WHAT IS REQUIRED:
Turn the data below into a numbered list with one line per item, leaving out the blank lines.

DATA SECTION:

==============================

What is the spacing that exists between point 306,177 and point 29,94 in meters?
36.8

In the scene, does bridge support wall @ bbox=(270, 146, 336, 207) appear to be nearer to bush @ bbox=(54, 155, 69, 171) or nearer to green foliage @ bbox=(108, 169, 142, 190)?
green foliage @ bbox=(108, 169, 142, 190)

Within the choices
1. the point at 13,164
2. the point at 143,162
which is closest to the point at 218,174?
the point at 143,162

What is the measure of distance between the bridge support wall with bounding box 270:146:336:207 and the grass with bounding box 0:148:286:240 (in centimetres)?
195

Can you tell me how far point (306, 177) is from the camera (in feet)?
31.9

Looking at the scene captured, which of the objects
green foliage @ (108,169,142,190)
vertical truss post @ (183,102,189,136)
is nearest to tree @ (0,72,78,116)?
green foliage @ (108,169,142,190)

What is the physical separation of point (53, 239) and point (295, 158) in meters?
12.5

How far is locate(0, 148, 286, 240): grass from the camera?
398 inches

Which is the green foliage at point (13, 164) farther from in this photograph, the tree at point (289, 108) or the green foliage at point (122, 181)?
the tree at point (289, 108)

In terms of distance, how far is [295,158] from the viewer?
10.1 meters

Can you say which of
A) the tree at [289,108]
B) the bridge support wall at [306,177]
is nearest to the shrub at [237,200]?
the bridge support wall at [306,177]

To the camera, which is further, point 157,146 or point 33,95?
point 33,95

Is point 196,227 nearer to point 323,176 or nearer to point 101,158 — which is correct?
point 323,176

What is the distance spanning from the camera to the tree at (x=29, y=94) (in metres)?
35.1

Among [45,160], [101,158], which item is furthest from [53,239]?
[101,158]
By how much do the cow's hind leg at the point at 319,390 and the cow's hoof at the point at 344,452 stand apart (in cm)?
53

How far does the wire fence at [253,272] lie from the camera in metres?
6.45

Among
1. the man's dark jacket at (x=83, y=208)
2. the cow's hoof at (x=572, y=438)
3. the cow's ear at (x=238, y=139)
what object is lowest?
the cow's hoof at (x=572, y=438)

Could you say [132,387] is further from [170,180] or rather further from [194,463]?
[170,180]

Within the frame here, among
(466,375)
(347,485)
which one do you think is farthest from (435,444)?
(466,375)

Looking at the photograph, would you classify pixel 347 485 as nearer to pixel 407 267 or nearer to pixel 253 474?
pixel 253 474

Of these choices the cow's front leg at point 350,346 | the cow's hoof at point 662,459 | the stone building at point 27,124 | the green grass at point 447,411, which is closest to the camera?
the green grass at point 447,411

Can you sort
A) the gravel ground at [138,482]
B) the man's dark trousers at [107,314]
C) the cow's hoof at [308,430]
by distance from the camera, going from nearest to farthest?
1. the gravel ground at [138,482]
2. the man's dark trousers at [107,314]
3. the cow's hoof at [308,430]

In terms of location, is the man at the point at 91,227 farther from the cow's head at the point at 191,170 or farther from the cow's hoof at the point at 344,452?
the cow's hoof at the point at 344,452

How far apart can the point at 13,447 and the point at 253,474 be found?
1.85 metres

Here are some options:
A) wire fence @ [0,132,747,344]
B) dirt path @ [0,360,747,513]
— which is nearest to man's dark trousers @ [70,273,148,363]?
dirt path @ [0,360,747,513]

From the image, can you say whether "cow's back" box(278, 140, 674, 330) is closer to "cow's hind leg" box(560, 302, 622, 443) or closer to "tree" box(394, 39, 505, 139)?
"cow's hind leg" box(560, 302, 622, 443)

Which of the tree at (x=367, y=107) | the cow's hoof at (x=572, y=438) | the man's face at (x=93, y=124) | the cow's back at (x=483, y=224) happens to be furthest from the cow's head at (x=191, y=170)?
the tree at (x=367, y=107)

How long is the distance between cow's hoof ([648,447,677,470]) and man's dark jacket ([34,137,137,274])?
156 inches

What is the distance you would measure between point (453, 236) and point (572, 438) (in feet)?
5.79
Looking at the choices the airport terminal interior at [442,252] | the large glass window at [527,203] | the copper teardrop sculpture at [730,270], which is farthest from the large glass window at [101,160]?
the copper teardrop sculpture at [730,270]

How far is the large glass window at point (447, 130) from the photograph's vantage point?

==============================

CORRECT RESPONSE:
1. What is the spacing that exists between point 306,177 and point 29,94 in meters?
2. 36.8
3. In the scene, does bridge support wall @ bbox=(270, 146, 336, 207) appear to be nearer to bush @ bbox=(54, 155, 69, 171) or nearer to green foliage @ bbox=(108, 169, 142, 190)?
4. green foliage @ bbox=(108, 169, 142, 190)
5. Within the choices
6. 1. the point at 13,164
7. 2. the point at 143,162
8. which is closest to the point at 218,174?
9. the point at 143,162
10. What is the measure of distance between the bridge support wall with bounding box 270:146:336:207 and the grass with bounding box 0:148:286:240 (in centimetres)?
11. 195
12. Can you tell me how far point (306, 177) is from the camera (in feet)?
13. 31.9
14. Looking at the scene captured, which of the objects
15. green foliage @ (108,169,142,190)
16. vertical truss post @ (183,102,189,136)
17. is nearest to tree @ (0,72,78,116)?
18. green foliage @ (108,169,142,190)
19. What is the physical separation of point (53, 239) and point (295, 158) in meters?
20. 12.5
21. How far is locate(0, 148, 286, 240): grass from the camera?
22. 398 inches
23. Which is the green foliage at point (13, 164) farther from in this photograph, the tree at point (289, 108) or the green foliage at point (122, 181)?
24. the tree at point (289, 108)
25. In terms of distance, how far is [295,158] from the viewer?
26. 10.1 meters
27. Can you say which of
28. A) the tree at [289,108]
29. B) the bridge support wall at [306,177]
30. is nearest to the shrub at [237,200]?
31. the bridge support wall at [306,177]
32. To the camera, which is further, point 157,146 or point 33,95?
33. point 33,95
34. Is point 196,227 nearer to point 323,176 or nearer to point 101,158 — which is correct?
35. point 323,176
36. What is the distance spanning from the camera to the tree at (x=29, y=94) (in metres)?
37. 35.1
38. Among [45,160], [101,158], which item is furthest from [53,239]?
39. [101,158]
40. By how much do the cow's hind leg at the point at 319,390 and the cow's hoof at the point at 344,452 stand apart (in cm)?
41. 53
42. How far does the wire fence at [253,272] lie from the camera in metres?
43. 6.45
44. Among
45. 1. the man's dark jacket at (x=83, y=208)
46. 2. the cow's hoof at (x=572, y=438)
47. 3. the cow's ear at (x=238, y=139)
48. what object is lowest?
49. the cow's hoof at (x=572, y=438)
50. Could you say [132,387] is further from [170,180] or rather further from [194,463]?
51. [170,180]
52. Within the frame here, among
53. (466,375)
54. (347,485)
55. which one do you think is farthest from (435,444)?
56. (466,375)
57. Looking at the photograph, would you classify pixel 347 485 as nearer to pixel 407 267 or nearer to pixel 253 474?
58. pixel 253 474
59. Of these choices the cow's front leg at point 350,346 | the cow's hoof at point 662,459 | the stone building at point 27,124 | the green grass at point 447,411, which is closest to the camera?
60. the green grass at point 447,411
61. Can you sort
62. A) the gravel ground at [138,482]
63. B) the man's dark trousers at [107,314]
64. C) the cow's hoof at [308,430]
65. by distance from the camera, going from nearest to farthest?
66. 1. the gravel ground at [138,482]
67. 2. the man's dark trousers at [107,314]
68. 3. the cow's hoof at [308,430]
69. In terms of location, is the man at the point at 91,227 farther from the cow's head at the point at 191,170 or farther from the cow's hoof at the point at 344,452?
70. the cow's hoof at the point at 344,452
71. How far apart can the point at 13,447 and the point at 253,474 be found?
72. 1.85 metres
73. Here are some options:
74. A) wire fence @ [0,132,747,344]
75. B) dirt path @ [0,360,747,513]
76. — which is nearest to man's dark trousers @ [70,273,148,363]?
77. dirt path @ [0,360,747,513]
78. From the image, can you say whether "cow's back" box(278, 140, 674, 330) is closer to "cow's hind leg" box(560, 302, 622, 443) or closer to "tree" box(394, 39, 505, 139)?
79. "cow's hind leg" box(560, 302, 622, 443)
80. Which of the tree at (x=367, y=107) | the cow's hoof at (x=572, y=438) | the man's face at (x=93, y=124) | the cow's back at (x=483, y=224) happens to be furthest from the cow's head at (x=191, y=170)?
81. the tree at (x=367, y=107)
82. How long is the distance between cow's hoof ([648,447,677,470]) and man's dark jacket ([34,137,137,274])?
83. 156 inches
84. What is the distance you would measure between point (453, 236) and point (572, 438) (in feet)?
85. 5.79
86. Looking at the choices the airport terminal interior at [442,252] | the large glass window at [527,203] | the copper teardrop sculpture at [730,270], which is farthest from the large glass window at [101,160]?
87. the copper teardrop sculpture at [730,270]
88. How far is the large glass window at point (447, 130) from the photograph's vantage point?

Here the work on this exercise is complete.